Désobéissance civile : jusqu’où ?

« Le respect de la loi vient après celui du droit. » D’après Henry David Thoreau, penseur américain à qui l’on attribue le concept de désobéissance civile, l’injustice d’un système légitime sa transgression. En 1846, ce dernier refuse de s’acquitter de ses impôts pour protester contre l’esclavage et la guerre au Mexique menée par les États-Unis. Après un séjour derrière les barreaux, il défend sa position dans un texte fondateur publié à titre posthume, La Désobéissance civile. Thoreau pose les jalons d’un mode d’action : la rébellion.
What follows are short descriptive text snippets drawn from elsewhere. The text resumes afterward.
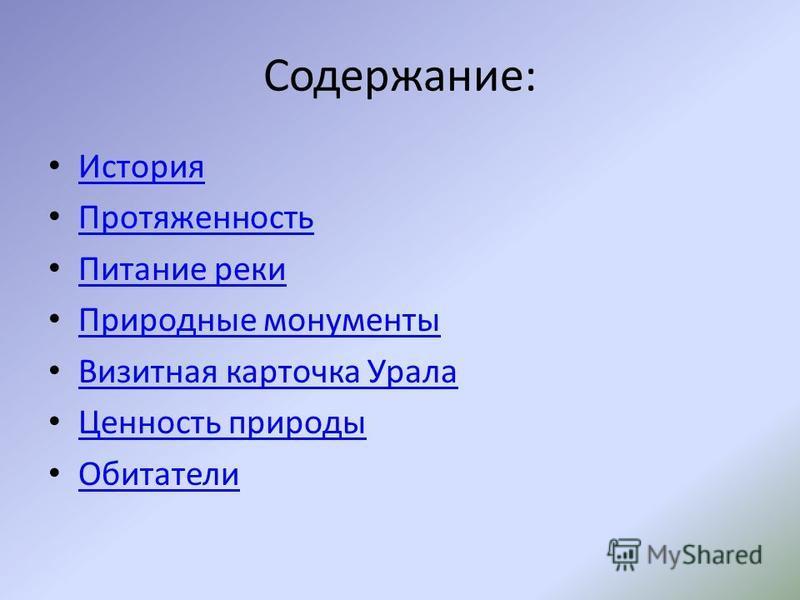 Содержание: История Протяженность Питание реки Природные монументы Визитная карточка Урала Ценность природы Обитатели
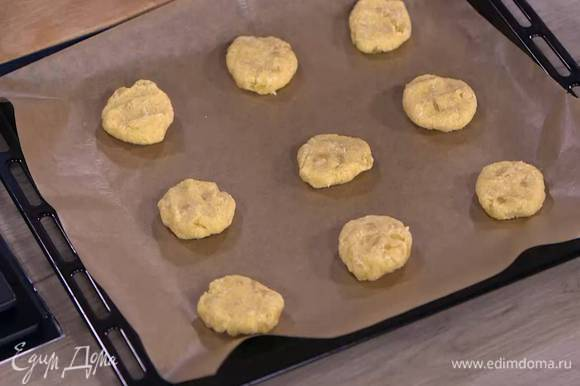 Сформировать из теста небольшие лепешки и выложить на противень, выстеленный пищевой пленкой.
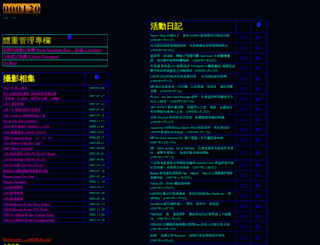 e32168.com screenshot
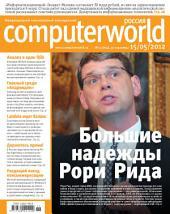 Журнал Computerworld Россия: Выпуски 11-2012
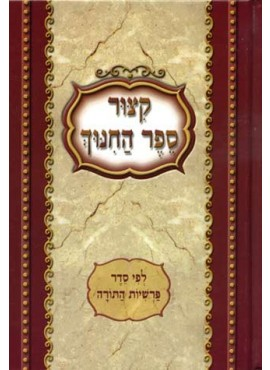 Kitzur Sefer Hachinuch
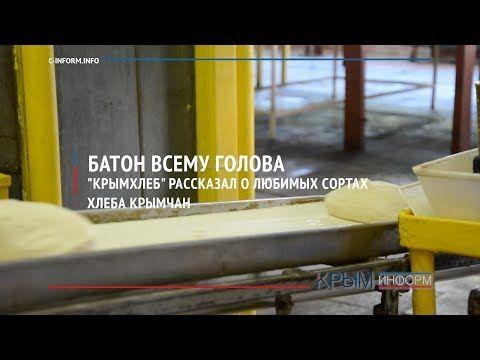 «Крымхлеб» станет акционерным обществом со 100% долей государства – Аксёнов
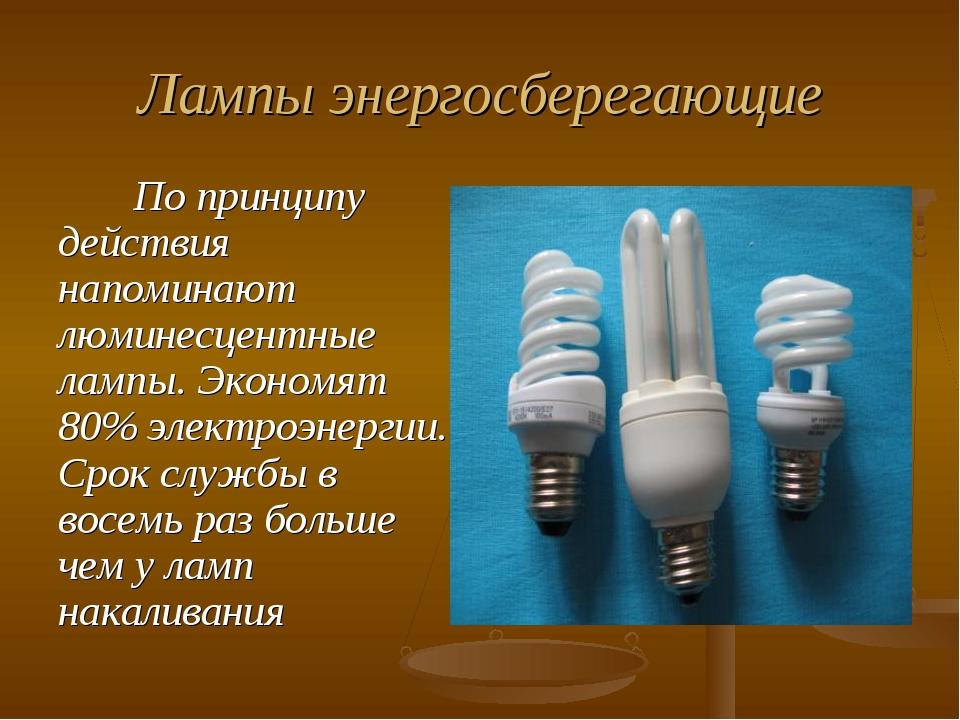 Лампы энергосберегающие По принципу действия напоминают люминесцентные лампы....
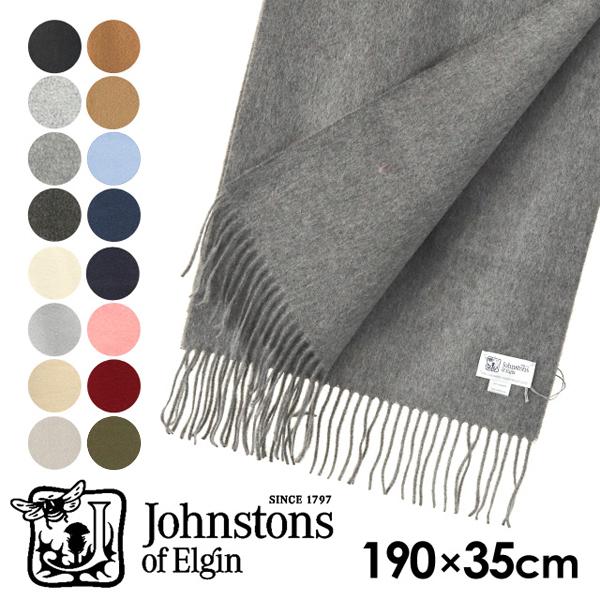 JOHNSTONS ジョンストンズ カシミア スカーフ マフラー 無地 190×35cm WA000057 【送料無料(一部地域除く)】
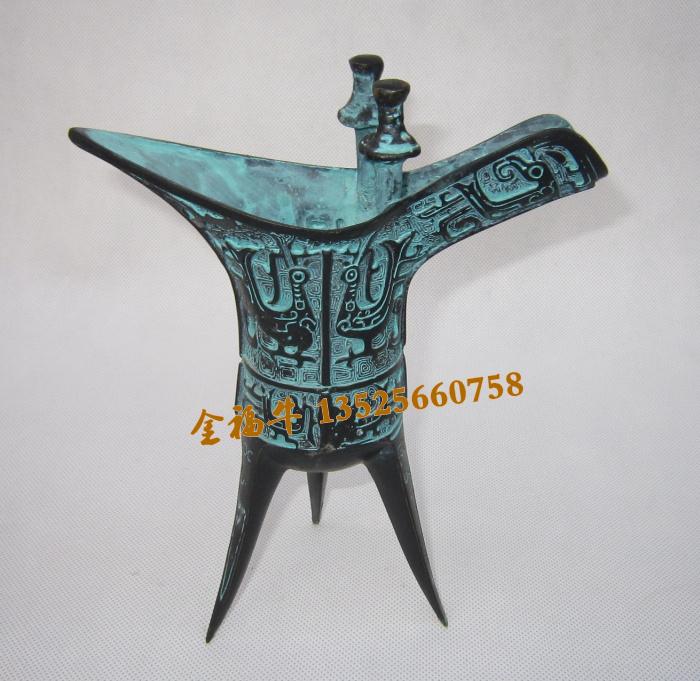 Античная бронза Артикул 37524792963
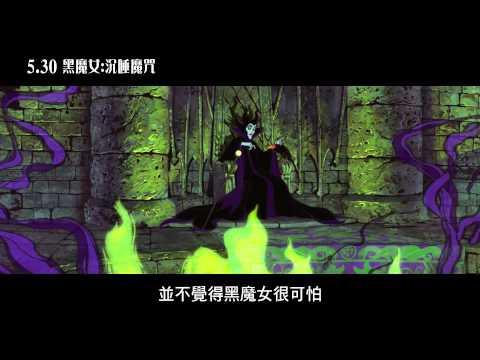 【黑魔女:沉睡魔咒】邪惡傳奇篇 5/30 與美同步上映【聚星幫電影幫】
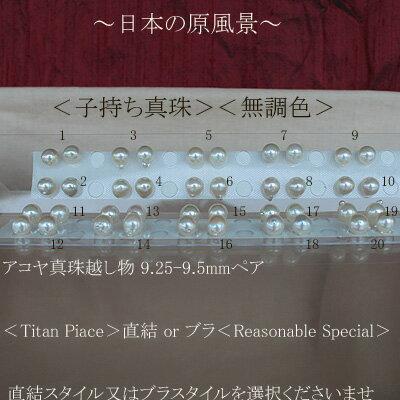 アコヤ真珠越し物<子持ち真珠><無調色>9.25-9.5mmペア<Titan Piace>直結 or ブラ<Reasonable Special>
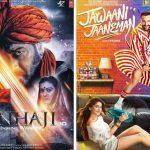 Film India Terbaru 2020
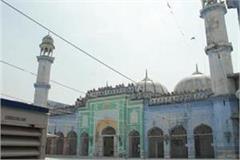 imam of masjid beating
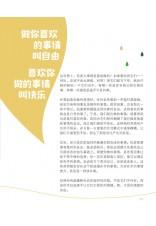 【预购签名版】魔豆图文:生活中的100种开场白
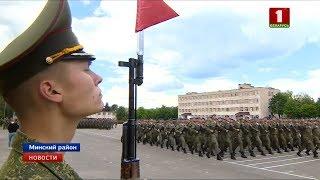 Белтелерадиокомпания покажет военный парад войск Минского гарнизона в прямом эфире
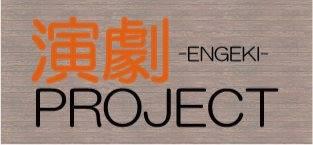 演劇-ENGEKI-PROJECT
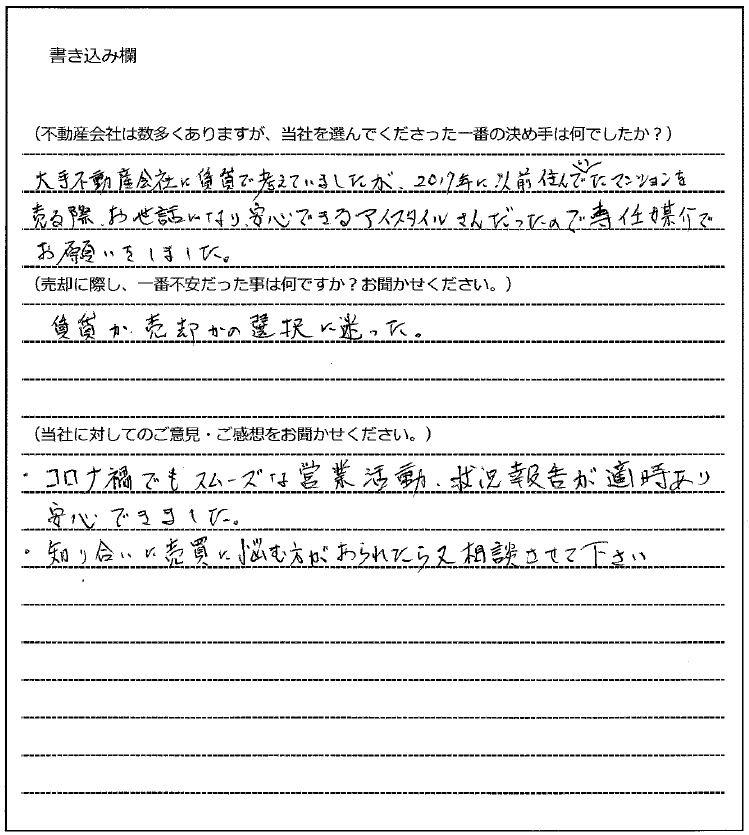 岡野 清春様【売却】の画像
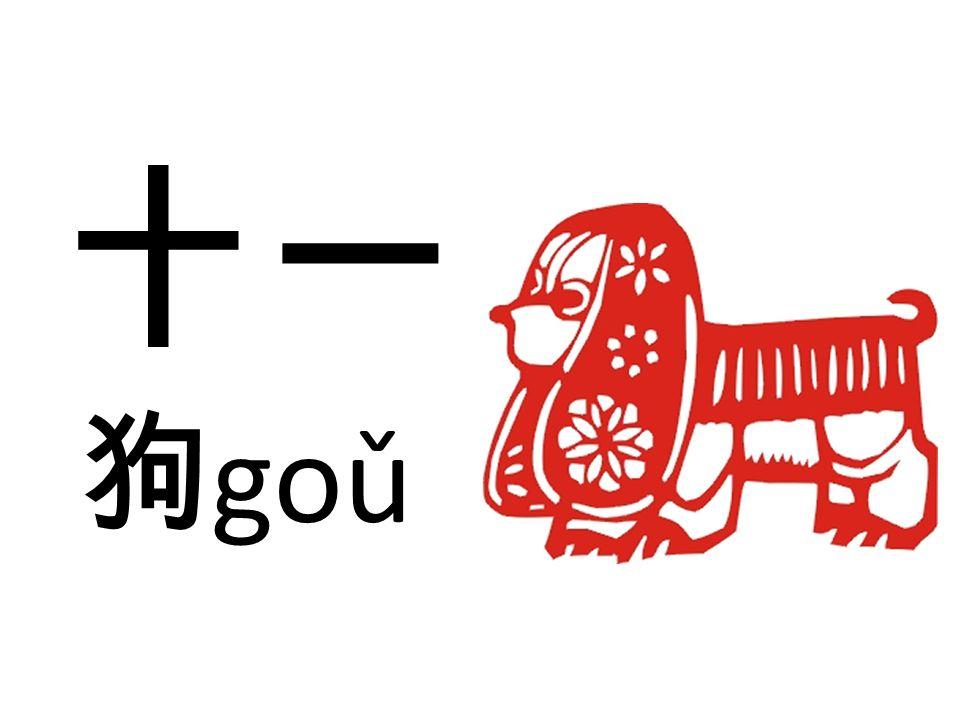 十一 狗 goǔ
Un siècle plus tard, le philosophe John Rawls (1921-2002) précise la notion : « La désobéissance civile peut être définie comme un acte public, non violent, décidé en conscience, mais politique, contraire à la loi et accompli le plus souvent pour amener à un changement dans la loi ou bien dans la politique du gouvernement. »

D’abord popularisée par des personnalités politiques comme Gandhi ou Martin Luther-King, la désobéissance civile devient ensuite un levier d’action utilisé par les militants écologistes. Dès les années 1980, les volontaires de l’association de défense de l’environnement Greenpeace ont recours à des mobilisations non violentes pour empêcher les convois de déchets radioactifs, lutter pour la fin du nucléaire ou encore entraver la chasse à la baleine. Depuis, désobéir est devenu leur signature. Dans les années 2000, en Europe, les « faucheurs volontaires » s’inscrivent dans la même dynamique en détruisant des cultures génétiquement modifiées afin d’obtenir une meilleure réglementation sur les OGM.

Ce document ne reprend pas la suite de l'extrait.